Der französische Staatspräsident Macron bei seiner Rede am 26.09.2017 an die EU an der Universität Sorbonne in Paris/Frankreich.
Der französische Präsident Emmanuel Macron hielt am 26. September 2017 seine Europa-Rede an der Pariser Universität Sorbonne. Er schlug unter anderem ein gemeinsames Budget für die Euro-Zone vor. © AFP PHOTO / POOL / ludovic MARIN
Henrik Enderlein im Gespräch mit Liane von Billerbeck · 26.09.2018
Eine Vision für Europa, dazu konkrete Vorschläge: Mit seiner Rede an der Sorbonne vor einem Jahr sorgte der französische Präsident Macron für Begeisterung. Was ist davon geblieben?
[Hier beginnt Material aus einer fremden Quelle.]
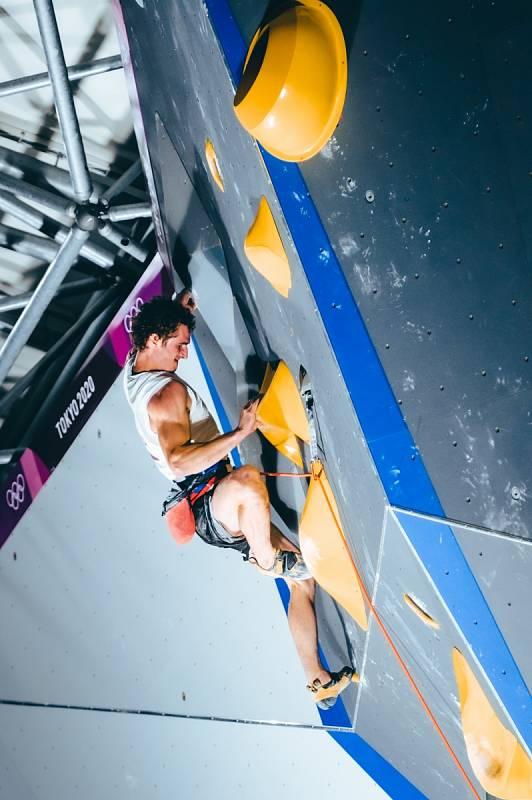 Adam Ondra na olympiádě v Tokiu.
Enderlein, Präsident und Professor of Political Economy an der Hertie School of Governance, erinnert sich gern an Macrons Rede: "Der Impuls Macrons zu Europa war ein ganz bedeutender, weil viele Menschen gespürt haben, dass etwas wie ein Ruck durch Europa gegangen ist." Die Mischung aus klarer Vision und 49 Maßnahmen, von denen immerhin 22 mittlerweile auf den Weg gebracht worden seien, hatten Enderlein überzeugt.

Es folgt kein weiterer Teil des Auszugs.